Stephen Bishop explique son choix ainsi : « J’aime le filtrage naturel de la bande magnétique. J’aime comment il rend le son plus brut. De plus, la cassette ajoute une composante de fragilité à cet invisible et volatile gaz dans lequel on se plonge et que l’on écoute». Poète ce Stephen Bishop. Et grand manitou. C’est lui qui régente tout ce petit monde, du choix des artistes au mastering homemade des tracks. Mon label dans un T1 en somme. Une entreprise locale qui ne l’empêche toutefois pas d’avoir dans son écurie des artistes venus des 4 coins du monde. 38 cassettes sorties plus tard, force est de constater que ce qui semble intéresser Stephen Bishop, c’est l’expérimentation. Avec comme référence suprême le label berlinois PAN (fondé par Bill Kouligas et qui nous abreuve de pépites sonores depuis 5 ans maintenant), Opal Tapes est entièrement tourné vers l’avant-garde et le mélange des genres.
1991 Harm Autumn:
Ce ne sont pas des remixes de Modeselektor ou le dernier Dettman que l’on cherche à promouvoir sur le label mais bel et bien des pastilles sonores non règlementées: des tracks d’ambiant de 19 minutes au son craquelé pour Wanda Group ou 1 minute 24 secondes de synthés saturés et bourrés d’interférences avec 1991, des variations sur le bruit blanc, le drone ou la noise en veux tu en voila avec Huerco S ou the Siege of Troy, et j’en passe. Une sorte de jusqu’au boutisme musical.

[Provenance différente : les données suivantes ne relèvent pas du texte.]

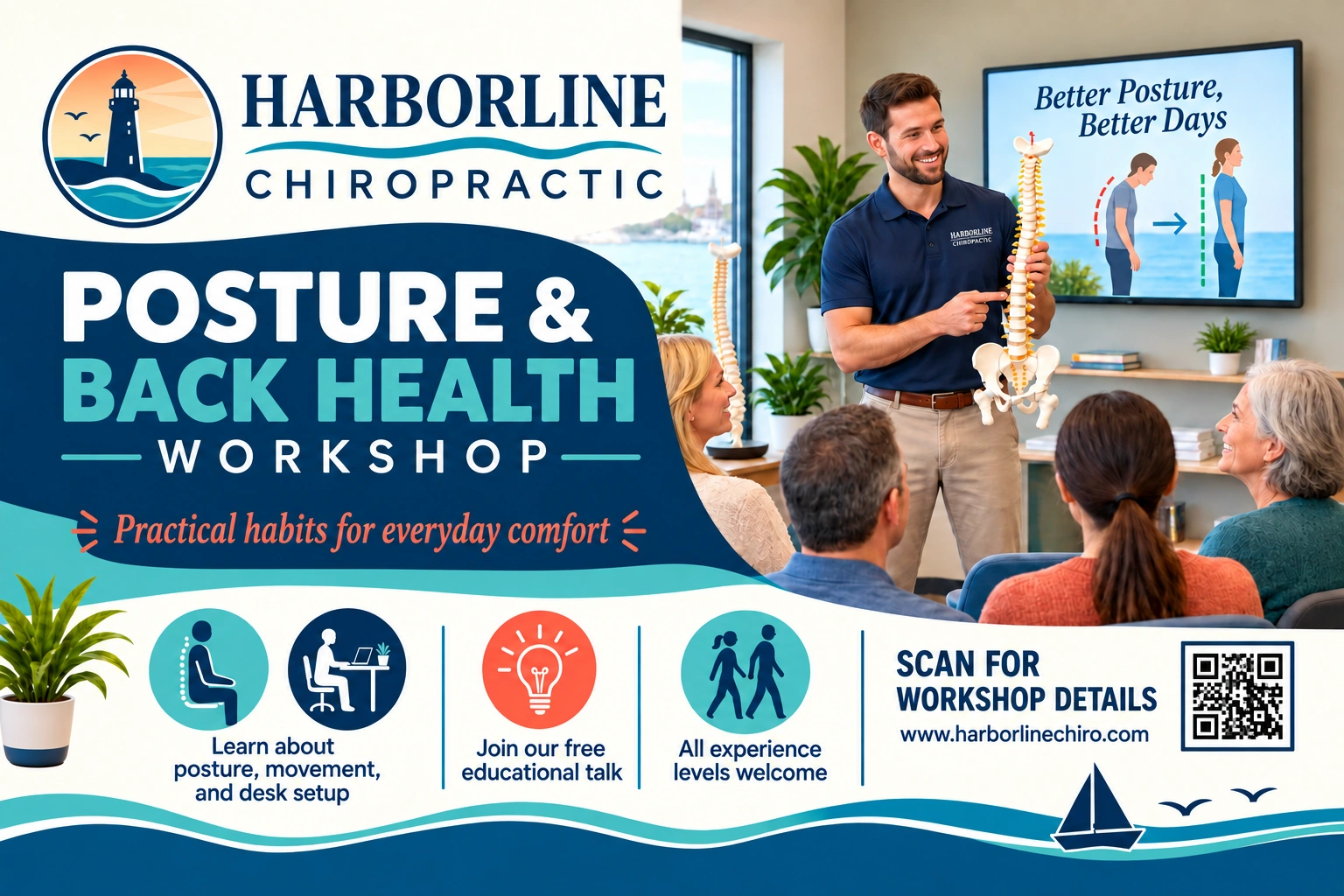 Posture and back-health workshop postcard: practical habits for everyday comfort; learn about posture, movement and desk setup; join our free educational talk; all experience levels welcome; reserve your seat.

Des choix qui peuvent en rebuter plus d’un mais qui servent de porte d’entrée royale à ceux qui imaginent que la musique électronique s’arrête après le vestiaire des clubs. La direction artistique d’Opal Tapes aurait du cantonner le label à une audience (très) limitée. Mais voilà, le succès est au rendez-vous. En surfant sur un effet de mode certain, grâce à un tirage limité (entre 50 et 200 exemplaires) et un système de pré-réservations efficaces, les cassettes sont sold-out avant même leurs dates de sortie. Certains artistes comme Huerco S. ou Anthony Naples surfent aujourd’hui au plus haut de la vague électronique. Yves de Mey et Shapednoise font des envieux partout où ils passent. Patricia, aka Mark Ravitz, vient de sortir un des meilleurs albums Acid-techno-dub de ce début d’année. Les festivals les plus pointus en Allemagne ou en Angleterre font des pieds et des mains pour offrir à un public demandeur un petit peu des cassettes d’opales. Le succès est tel que Bishop a récemment lancé Black Opal, un autre label qui distribuera les sorties les plus dancefloor friendly du label original, mais sur vinyle cette fois. Un travail de vulgarisation qui ne peut que réjouir les mélomanes aventureux que nous pouvons être.
Patrcia – Josephine:
Le 4 février, ce seront donc les têtes d’affiche du label qui se produiront à Paris. La noise industrielle du boss Stephen Bishop (aka Basic House), la pop glaciale de Karen Gwyer, les synthés oniriques de 1991 ou la bass music à la mode d’Emptyset pour Lumisokea. Ils seront tous là pour la première fois en France, et dans une petite salle et ça vaut le détour d’y aller, parole d’Input.